Ricardo Newbery ric at digitalmarbles.com
Sat Dec 22 02:38:31 EST 2007



On Dec 21, 2007, at 9:48 PM, Alex Turner wrote:
>
> au contraire - it is the ZPL which is anti-sharing in my  
> estimation.  You do not have to contribute changes back to a  
> project which you extend in a BSD style license, so you can take a  
> BSD style licensed product, extend it, and sell it without giving a  
> single thing back to the original author of the original system  
> except a credit note in the copyright statement.
>
> BSD and ZPL is share and do what you like
> GPL is share and share alike
>
> Thats the core philosophy difference.  If you like others to share  
> too, then use GPL or LGPL (possibly AGPL actually, GPL doesn't  
> gaurentee much of anything for application service providers as  
> I've found out, which is probably most people using Plone etc.), if  
> you want to give your code away then use BSD/ZPL, if you want  
> changes back, then use AGPL.  And if you think it wont happen, it  
> already did.  Microsoft took the BSD Kerberos code and re-purposed  
> it into Windows, changed the protocol slightly and pissed off many  
> people.



I would be careful about using labels like "anti-sharing" to describe  
individual licenses.  As you acknowledged, both licenses are used to  
"share" software.  ZPL-shared software comes with few strings  
attached.  GPL-shared software comes the "share alike" string  
attached.  It's a bit of a semantic question which is more true to  
the spirit of *sharing* so I'm going skip that debate.
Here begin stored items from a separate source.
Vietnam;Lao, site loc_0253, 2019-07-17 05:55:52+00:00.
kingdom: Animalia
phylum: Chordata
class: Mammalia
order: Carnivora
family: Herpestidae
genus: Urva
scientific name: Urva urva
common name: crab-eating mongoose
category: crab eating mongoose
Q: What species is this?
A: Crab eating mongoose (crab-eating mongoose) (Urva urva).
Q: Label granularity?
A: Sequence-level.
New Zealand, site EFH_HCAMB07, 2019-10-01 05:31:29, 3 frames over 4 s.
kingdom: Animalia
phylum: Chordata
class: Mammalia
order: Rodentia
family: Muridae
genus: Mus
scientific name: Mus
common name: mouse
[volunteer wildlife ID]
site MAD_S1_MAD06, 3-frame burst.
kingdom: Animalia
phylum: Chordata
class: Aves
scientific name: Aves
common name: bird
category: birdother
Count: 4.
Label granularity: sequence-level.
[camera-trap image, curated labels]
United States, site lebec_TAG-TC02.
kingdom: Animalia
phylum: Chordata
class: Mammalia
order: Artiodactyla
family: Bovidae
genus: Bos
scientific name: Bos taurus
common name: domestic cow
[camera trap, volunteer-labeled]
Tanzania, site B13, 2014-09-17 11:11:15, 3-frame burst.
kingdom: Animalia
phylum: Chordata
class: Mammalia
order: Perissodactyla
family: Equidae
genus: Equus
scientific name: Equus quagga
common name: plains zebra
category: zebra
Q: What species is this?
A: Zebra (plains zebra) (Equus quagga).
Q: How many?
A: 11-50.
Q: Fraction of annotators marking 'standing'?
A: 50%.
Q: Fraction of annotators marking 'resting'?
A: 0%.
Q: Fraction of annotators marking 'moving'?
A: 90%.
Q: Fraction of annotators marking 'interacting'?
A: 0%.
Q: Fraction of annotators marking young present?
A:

Chris McDonough didn't appear to label the GPL as "anti-sharing".  On  
the contrary, it's the existence of *both* licenses in the same  
community that he appears to describe as anti-sharing.  And since in  
the Zope community, the ZPL came first and is the core license, it's  
a legitimate complaint that it's the later adoption of a different  
license by a subcommunity that is the primary culprit.